* [Work task] The answer must consist solely of the lines from the one containing "family: Anguidae" to the end of the entries below, repeated exactly.

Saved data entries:
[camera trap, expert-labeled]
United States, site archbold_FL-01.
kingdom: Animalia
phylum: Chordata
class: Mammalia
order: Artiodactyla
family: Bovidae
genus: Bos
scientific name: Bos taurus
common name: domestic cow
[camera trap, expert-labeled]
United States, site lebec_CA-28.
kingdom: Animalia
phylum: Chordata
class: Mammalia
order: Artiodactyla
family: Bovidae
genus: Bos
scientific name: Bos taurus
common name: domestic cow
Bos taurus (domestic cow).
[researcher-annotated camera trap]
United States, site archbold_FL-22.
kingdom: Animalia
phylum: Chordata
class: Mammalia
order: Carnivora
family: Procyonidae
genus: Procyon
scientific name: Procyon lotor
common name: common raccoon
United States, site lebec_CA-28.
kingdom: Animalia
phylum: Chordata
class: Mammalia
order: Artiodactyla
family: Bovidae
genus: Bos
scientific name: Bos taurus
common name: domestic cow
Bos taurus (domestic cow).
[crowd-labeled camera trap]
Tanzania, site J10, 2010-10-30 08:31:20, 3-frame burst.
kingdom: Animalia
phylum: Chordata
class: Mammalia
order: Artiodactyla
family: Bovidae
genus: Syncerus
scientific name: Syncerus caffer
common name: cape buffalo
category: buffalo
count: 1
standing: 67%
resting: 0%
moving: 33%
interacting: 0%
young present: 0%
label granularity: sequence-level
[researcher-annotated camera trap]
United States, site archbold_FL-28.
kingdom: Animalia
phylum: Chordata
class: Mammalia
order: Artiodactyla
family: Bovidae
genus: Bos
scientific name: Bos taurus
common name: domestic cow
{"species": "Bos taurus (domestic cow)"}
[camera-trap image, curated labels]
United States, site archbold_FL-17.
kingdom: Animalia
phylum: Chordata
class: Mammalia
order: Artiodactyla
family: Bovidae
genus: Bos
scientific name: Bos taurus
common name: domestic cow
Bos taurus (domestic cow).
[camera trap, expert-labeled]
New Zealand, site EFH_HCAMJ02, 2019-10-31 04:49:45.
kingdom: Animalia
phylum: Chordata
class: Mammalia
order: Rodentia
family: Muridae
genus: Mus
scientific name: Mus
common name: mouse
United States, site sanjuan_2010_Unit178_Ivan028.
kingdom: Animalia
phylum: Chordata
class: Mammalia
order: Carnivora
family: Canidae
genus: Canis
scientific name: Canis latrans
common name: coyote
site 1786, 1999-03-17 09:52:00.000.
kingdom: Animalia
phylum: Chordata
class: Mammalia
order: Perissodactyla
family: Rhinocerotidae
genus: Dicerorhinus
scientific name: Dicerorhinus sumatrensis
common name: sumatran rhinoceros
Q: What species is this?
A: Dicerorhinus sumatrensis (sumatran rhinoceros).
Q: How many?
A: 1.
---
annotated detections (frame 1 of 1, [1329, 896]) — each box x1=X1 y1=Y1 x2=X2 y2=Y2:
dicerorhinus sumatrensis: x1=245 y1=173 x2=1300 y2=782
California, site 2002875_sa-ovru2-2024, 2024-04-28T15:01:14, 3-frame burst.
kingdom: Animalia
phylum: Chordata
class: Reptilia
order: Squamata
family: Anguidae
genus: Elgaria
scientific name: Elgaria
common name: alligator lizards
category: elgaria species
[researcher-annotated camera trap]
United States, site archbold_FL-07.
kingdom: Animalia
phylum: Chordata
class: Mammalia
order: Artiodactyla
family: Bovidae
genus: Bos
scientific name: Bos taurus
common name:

* [Exercise solution]
family: Anguidae
genus: Elgaria
scientific name: Elgaria
common name: alligator lizards
category: elgaria species
[researcher-annotated camera trap]
United States, site archbold_FL-07.
kingdom: Animalia
phylum: Chordata
class: Mammalia
order: Artiodactyla
family: Bovidae
genus: Bos
scientific name: Bos taurus
common name:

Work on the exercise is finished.